Genus Tillandsia, with more than 400 species distributed throughout the range of bromeliad family. He goes relatively far beyond the tropical zone, reaching the warm temperate regions of North and South America. Appearance and biological differences in the genus Tillandsia are very large.
With the exception of "Spanish moss" (Tillandsia usneevidnaya), all Tillandsia - pryamostoyatsie plants. Some of them are more or less well-developed stem, while others stemless. Leaves in a rosette or beams or distributed along the stem. As a form of leaves and inflorescence type vary greatly (sometimes a single flower).
All atmospherics (a concept introduced by Carl Metz, 1935) - succulent xerophytes, and include several hundred species of Tillandsia, and several species are very closely related genus frizeya. Atmospherics grow on rocks, trees and cacti, swamps and even on dry sand. They are densely covered with highly specialized absorbent scales have expanded leaf bases and root system they usually rudimentary or sometimes completely absent.
When roots are present, they act as hooks for fastening the plant substrate. Absorb moisture atmospherics directly from the air, and mineral nutrition they receive only from airborne dust and rainwater. One of the most common is the atmospherics Peruvian Tillandsia purpurea (purpurea), which is quite satisfied with minerals in the wind-blown dust and moisture, delivered in a dense fog, regularly coming from the Pacific Ocean.
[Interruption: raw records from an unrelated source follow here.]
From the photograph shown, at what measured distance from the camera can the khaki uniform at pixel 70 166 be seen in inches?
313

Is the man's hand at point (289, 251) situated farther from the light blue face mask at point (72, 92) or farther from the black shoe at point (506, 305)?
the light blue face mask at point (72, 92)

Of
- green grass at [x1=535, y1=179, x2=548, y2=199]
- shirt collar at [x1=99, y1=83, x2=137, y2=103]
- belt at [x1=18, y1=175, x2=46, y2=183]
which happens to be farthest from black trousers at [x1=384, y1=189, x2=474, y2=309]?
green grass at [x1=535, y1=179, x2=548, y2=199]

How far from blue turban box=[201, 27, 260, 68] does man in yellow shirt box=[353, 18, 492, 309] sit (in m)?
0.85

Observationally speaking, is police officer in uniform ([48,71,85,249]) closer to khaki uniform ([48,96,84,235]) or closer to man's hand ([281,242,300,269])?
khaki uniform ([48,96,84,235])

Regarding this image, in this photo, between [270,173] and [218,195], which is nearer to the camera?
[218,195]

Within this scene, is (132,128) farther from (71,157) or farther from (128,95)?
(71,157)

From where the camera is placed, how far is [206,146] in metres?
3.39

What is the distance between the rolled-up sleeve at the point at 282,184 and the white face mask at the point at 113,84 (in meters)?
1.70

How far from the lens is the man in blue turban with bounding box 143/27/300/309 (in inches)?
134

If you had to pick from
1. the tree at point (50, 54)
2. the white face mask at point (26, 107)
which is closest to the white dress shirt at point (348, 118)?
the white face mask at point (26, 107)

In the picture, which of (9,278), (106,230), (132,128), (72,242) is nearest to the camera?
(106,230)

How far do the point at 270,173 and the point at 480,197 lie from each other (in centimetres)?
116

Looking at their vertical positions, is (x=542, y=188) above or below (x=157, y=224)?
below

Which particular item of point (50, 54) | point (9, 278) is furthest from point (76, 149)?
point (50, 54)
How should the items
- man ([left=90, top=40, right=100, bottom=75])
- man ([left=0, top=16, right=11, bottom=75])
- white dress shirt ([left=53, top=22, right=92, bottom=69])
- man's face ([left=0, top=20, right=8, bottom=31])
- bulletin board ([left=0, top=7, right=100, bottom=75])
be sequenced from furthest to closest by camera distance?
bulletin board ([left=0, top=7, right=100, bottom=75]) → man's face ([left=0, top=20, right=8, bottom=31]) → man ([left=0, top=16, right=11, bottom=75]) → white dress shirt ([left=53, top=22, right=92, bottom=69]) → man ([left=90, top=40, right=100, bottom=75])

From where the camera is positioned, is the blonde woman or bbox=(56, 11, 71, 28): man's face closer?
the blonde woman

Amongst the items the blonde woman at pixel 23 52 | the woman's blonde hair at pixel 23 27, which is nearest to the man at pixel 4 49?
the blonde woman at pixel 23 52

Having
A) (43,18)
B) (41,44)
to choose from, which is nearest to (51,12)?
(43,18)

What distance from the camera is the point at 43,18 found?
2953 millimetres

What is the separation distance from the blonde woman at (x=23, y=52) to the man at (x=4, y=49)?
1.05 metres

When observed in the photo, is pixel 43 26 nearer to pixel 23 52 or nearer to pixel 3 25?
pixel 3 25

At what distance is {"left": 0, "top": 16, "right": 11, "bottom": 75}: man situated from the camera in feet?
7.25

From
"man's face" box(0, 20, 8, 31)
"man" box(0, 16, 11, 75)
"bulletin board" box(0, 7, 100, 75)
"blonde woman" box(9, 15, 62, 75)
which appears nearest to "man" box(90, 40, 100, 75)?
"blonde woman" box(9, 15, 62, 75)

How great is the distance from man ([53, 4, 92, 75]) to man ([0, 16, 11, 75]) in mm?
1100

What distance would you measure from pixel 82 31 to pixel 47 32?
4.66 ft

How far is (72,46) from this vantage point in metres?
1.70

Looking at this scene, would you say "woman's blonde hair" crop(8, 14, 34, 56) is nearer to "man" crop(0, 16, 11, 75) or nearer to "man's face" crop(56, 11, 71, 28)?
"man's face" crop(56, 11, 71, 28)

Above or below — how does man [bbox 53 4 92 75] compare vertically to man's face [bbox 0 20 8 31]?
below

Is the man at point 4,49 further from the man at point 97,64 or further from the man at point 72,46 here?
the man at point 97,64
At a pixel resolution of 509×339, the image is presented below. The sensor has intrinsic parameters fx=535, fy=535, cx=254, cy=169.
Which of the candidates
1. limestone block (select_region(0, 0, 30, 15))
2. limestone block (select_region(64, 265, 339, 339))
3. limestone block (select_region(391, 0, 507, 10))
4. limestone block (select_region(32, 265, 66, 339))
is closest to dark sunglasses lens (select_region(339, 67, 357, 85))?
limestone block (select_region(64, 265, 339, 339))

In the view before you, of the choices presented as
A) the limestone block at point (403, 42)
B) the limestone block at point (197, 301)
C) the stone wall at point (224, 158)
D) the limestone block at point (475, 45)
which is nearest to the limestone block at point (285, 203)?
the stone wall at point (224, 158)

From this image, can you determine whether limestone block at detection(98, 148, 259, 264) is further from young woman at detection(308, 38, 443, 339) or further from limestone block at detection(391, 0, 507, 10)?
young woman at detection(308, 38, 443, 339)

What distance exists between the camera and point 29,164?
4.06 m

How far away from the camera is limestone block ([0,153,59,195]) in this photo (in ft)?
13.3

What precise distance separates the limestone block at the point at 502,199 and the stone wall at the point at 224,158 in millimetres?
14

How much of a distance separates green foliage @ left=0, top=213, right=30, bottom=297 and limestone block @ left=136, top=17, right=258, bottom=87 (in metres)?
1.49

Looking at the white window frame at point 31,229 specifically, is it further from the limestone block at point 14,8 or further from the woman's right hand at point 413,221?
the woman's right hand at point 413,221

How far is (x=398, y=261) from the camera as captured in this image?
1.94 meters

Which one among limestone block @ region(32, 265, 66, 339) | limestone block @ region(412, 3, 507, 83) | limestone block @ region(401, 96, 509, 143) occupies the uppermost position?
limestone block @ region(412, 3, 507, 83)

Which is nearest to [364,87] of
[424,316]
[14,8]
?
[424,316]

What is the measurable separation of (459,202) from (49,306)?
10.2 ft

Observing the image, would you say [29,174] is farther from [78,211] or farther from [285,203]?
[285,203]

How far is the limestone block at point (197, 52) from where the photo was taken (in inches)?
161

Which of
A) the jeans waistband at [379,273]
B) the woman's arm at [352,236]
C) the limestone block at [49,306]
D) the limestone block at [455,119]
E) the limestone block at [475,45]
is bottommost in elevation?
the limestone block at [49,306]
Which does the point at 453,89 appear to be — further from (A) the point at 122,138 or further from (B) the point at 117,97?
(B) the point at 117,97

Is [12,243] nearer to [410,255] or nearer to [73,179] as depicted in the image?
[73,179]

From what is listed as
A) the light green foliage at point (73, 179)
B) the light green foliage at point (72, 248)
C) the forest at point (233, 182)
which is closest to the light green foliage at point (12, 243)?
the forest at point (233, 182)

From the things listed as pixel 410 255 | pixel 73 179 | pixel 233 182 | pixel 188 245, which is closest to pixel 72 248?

It grows quite well in the hot desert, where, having no roots, just lying on the sand under the scorching rays of the tropical sun. A special kind of biological type of atmospheric bromeliads are "myrmecophilous" atmospherics. These include Tillandsia "Medusa's head" (caput-medusae), Tillandsia Butz (butzii), Tillandsia bulbosa (bulbosa), and other advanced Tillandsia with bulbous bases of leaves.
In these chambers "bulbs" living ants, which in turn brings the plant double benefit: it protects it from various pests, and furthermore provided with extra nutrients. Nutrients are decomposition products of various pests brought by ants in the chamber, and the ant excrement.
In large tanks Tillandsia frequent pemphigus and pemphigoid lotosolistnaya reniform, where they form stolons (whip), reaching neighboring bowls Tillandsia. Many Tillandsia long stem, including and "Spanish Moss", do not form a tank. They absorb water through scales that living cells through their legs osmotically (by pressure difference) transmit it inside the leaf.
While drying, the scales shrink, which does not interfere with gas exchange through the stomata, but reduces evaporation from the surface of the sheet. Genus Tillandsia is divided into subgroups: Allardtia, Anoplophytum, Ptytarrhiza, Diaphoranthema, Tillandsia, Pseudalcatarea, Pseudo-Catopsis.